When a male finds a female, he actually mates with her body.

"Since he's unlikely to find a female again, he surrenders and becomes just an incidental reservoir of sperm for her," says Christine Hook, a behavioral ecologist at the University of College Park in Maryland.

"We could see more animals doing this kind of thing, and I can imagine eventually animals that are able to self-fertilize when the search for a mate turns out to be futile."

Based on what we know about nature, we should not assume that creatures in the future will remain confined to their present habitats.

Lin Caporale, a biochemist and author, points out that some flying fish can already hunt insects (and even birds), while some fish are able to walk along the shore and climb trees.

Even squid sometimes fly above the surface of the ocean, using water droplets as propulsion and fins as wings.

This potential for habitat modification also leads to some truly fantastic possibilities.

Think of a frog and its throat that can swell on the outside like a gas bag used for mating calls.

In the book, Ward predicts that it will evolve into a "zeppelinoid," a new type of floating animal that will rule the lower atmosphere.

Evolution could give the frog the ability to make hydrogen from water and store it in its throat, thus helping it to jump and possibly fly through the air.

Her legs - now no longer needed for walking - could become dangling tentacles used for feeding.

Frogs could also gain in size through evolution, if they would not avoid ending up as food themselves, even to the size of a blue whale.

Giant zeppelinoids would float through the air like jellyfish, use their tentacles to hunt game such as deer or graze treetops.

They would completely fill the sky, and their shadows would dominate the landscape - it would be the age of flying frogs.

Zeppelinoids, says Ward, are "a fairy tale - but even in this story there are hints of reality".

There was once the first flying organism, as well as the first swimming organism, and we know that many more species evolved from them, as evolutionary innovations allowed them to take over a habitat they had never inhabited.

Given that our understanding of evolution and genetics is incomplete and that much will depend on chance, no one knows for sure what the future will look like.

Predicting evolutionary winners in the future is like predicting winners in the stock market or forecasting the weather, Ward says.

We have some data that allows us to predict something, but there is also a large degree of uncertainty.

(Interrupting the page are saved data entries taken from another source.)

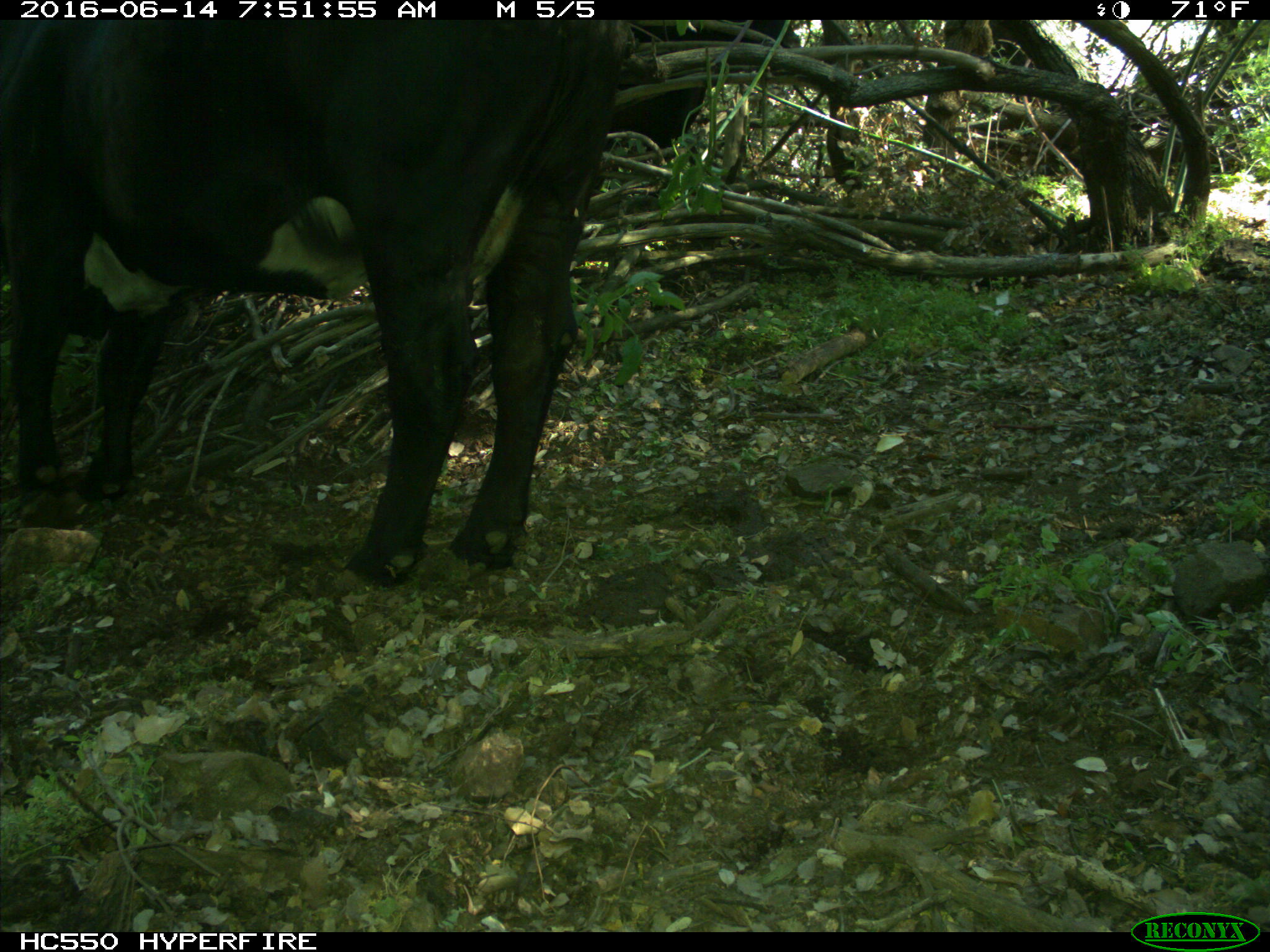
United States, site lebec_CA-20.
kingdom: Animalia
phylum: Chordata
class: Mammalia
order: Artiodactyla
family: Bovidae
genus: Bos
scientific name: Bos taurus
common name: domestic cow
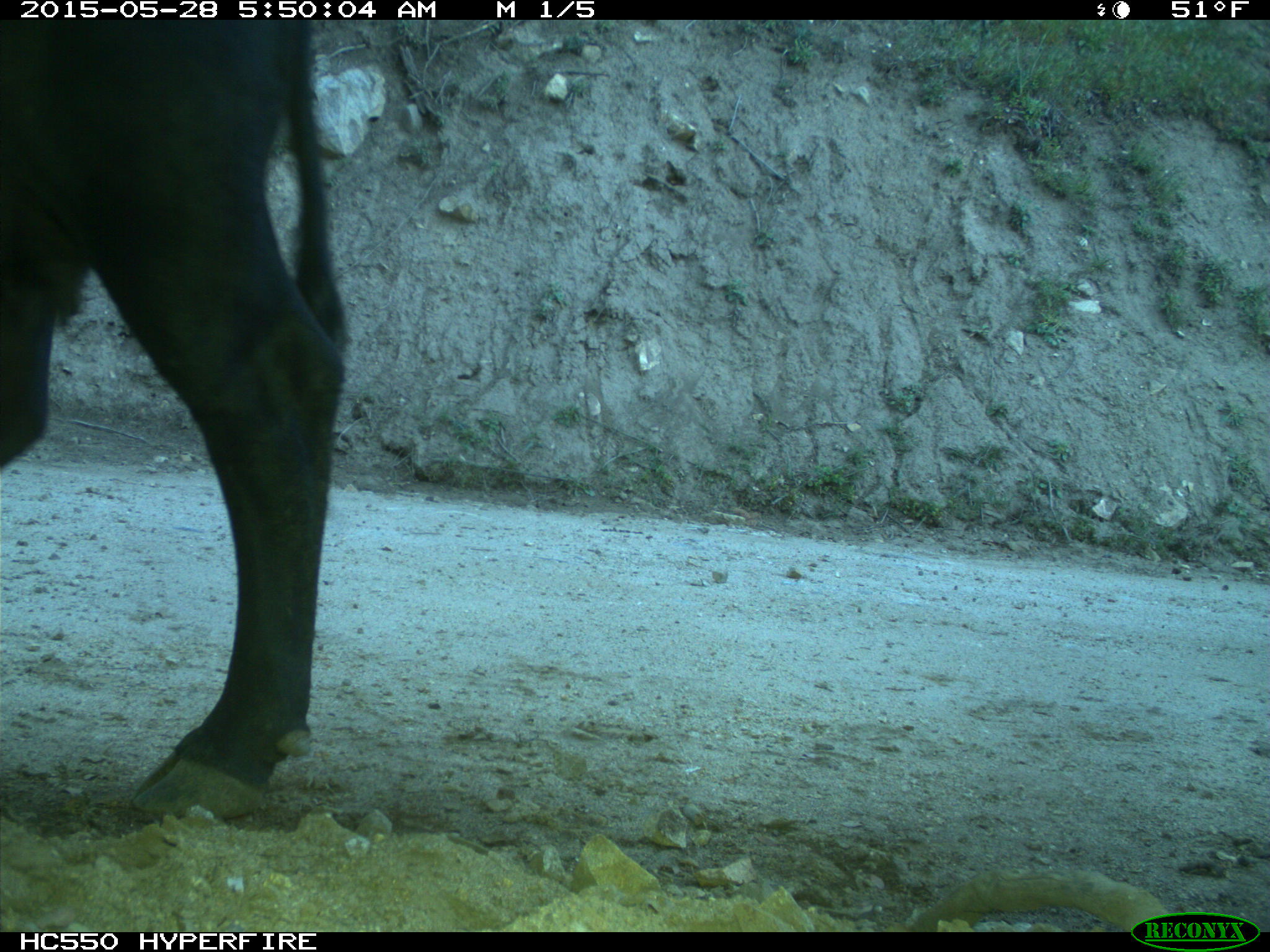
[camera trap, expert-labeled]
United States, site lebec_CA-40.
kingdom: Animalia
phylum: Chordata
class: Mammalia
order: Artiodactyla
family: Bovidae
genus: Bos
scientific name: Bos taurus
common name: domestic cow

"We can only guess about the colors, habits and forms of the new, evolved fauna".

Salmon agrees with that. "At the end of the day," he says, "the possibilities are so vast and uncertain that it has become pointless to even speculate about what life might look like, because there are too many open questions."

Life could change in different ways."

But if the strange phenomena we have today are a kind of guide, then we would have to count on the possibility that evolution could take some surprising paths in the future.

By the way, much of the current natural diversity and individuality still remains unexplored.

Indeed, Dixon notes that several of his original and "purely speculative" creations that he describes in his book After the man from 1981, subsequently discovered: walking bats, for example, as well as snakes that are able to grab a bat in flight.

Here is what he wrote in the foreword to the 2018 edition of the book:

"So many times I've come across new ecological or evolutionary processes that I thought would make everyone laugh if they were in my book."